July 27, 2022
We are thrilled to share that LIDS faculty member Guy Bresler was granted tenure by the Department of Electrical Engineering and Computer Science, effective July 1, 2022. Guy is also a faculty member in the Institute for Data, Systems, and Society (IDSS).
Guy joined MIT and LIDS as faculty in 2015 and has made tremendous contributions to the community in this time. “Guy is an exceptional researcher, dedicated mentor, and wonderful colleague,” said LIDS director Sertac Karaman. “I feel lucky to have known him since the very start of his career and know that he will continue to bring his keen intellect, kindness, and enthusiasm to all that he does.”

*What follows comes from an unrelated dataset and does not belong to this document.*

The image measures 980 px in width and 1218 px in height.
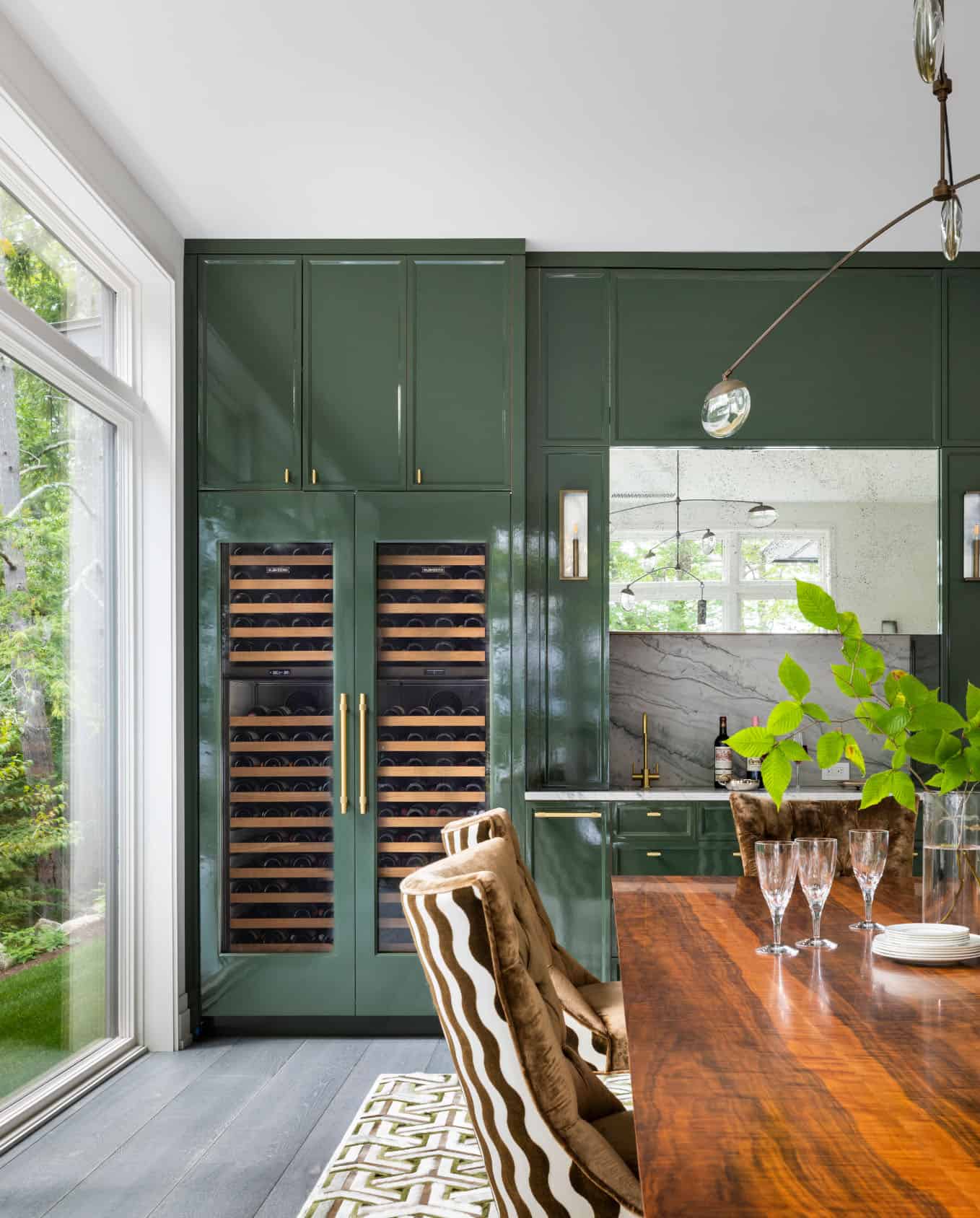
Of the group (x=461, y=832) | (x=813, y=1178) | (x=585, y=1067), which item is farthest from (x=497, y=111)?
(x=813, y=1178)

In his announcement, IDSS director Munzer Dahleh shared a brief synopsis of Guy’s career and achievements so far:
Guy received his PhD from the University of California, Berkeley in 2012. After graduation, he was a postdoctoral fellow at MIT until 2015, when he joined MIT as an Assistant Professor in EECS and core faculty member of IDSS. He was promoted to Associate Professor without tenure in July 2019. Guy’s research area is at the intersection of the fields of high-dimensional statistical inference and computation. His work considers the two key factors for an inference or learning task to be possible: (1) informational/statistical complexity (does the data contain enough information for the task to be in principle feasible) and (2) computational complexity (does the problem have a structure that can be exploited in order to obtain computationally feasible algorithms). Guy has made several central contributions to this field. In the context of graphical models, he demonstrated the surprising result that learning an Ising model (an important probabilistic model where each node of the graph is a random variable taking two discrete values) can be done efficiently for models with bounded degree. He recently extended these results to Ising models with latent (unobservable) variables. In the last several years, Guy focused his research in the area of Statistical-to-Computational tradeoffs, an emerging area addressing questions related to computational hardness for certain high dimensional statistical problems. In this context, Guy developed a comprehensive ‘average case complexity’ theory that maps out a rich web of relations between important statistical problems such as sparse PCA, community detection, bi-clustering, and others, ultimately showing that these problems are at least as hard as the problem of discovering a planted clique in a random graph.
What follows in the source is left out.